Este cambio se analizó durante un foro de geoestrategia y geopolítica organizado por el Instituto de Estudios Económicos Provincia de Alicante (Ineca) en Elche. En ese espacio, expertos en economía y seguridad destacaron que, aunque la globalización no ha desaparecido, sus reglas se han transformado para adaptarse a un contexto marcado por la pandemia, la guerra en Ucrania y otros conflictos que impactan el comercio internacional.

Francisco Uría, economista y director del Instituto Español de Banca y Finanzas, señaló que un evento o declaración puntual en cualquier parte del mundo puede influir casi inmediatamente en los mercados globales, afectando a inversores, empresas y familias. Por eso, las firmas alicantinas ya no pueden basar sus decisiones solo en la búsqueda del menor costo, sino que deben incorporar la gestión de riesgos vinculados a la seguridad y la tecnología.

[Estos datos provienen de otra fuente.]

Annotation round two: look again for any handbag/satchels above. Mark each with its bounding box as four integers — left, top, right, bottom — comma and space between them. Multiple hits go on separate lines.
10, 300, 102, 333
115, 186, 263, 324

La mesa moderada por Inés Abad, secretaria general de Ineca, contó también con la participación de Francisco García-Almenta, quien aportó la perspectiva de la defensa y seguridad, resaltando la importancia de prever posibles rupturas en las cadenas de suministro y la necesidad de adaptarse a escenarios de incertidumbre internacional.

Además, durante el evento se expuso un diagnóstico de las fortalezas y debilidades económicas de la provincia a cargo del director de Estudios de Ineca, Santiago Carbó, que evidencia la urgencia de reorientar las estrategias empresariales para mantener la competitividad y el talento local en un mundo más complejo.

La jornada concluyó con la intervención de diversas autoridades, incluyendo al presidente de Ineca, Alfredo Millá, y representantes públicos como el alcalde de Elche y el presidente de la Generalitat Valenciana, quienes coincidieron en la necesidad de apoyar a las empresas en este proceso de adaptación ante un nuevo mapa global más volátil.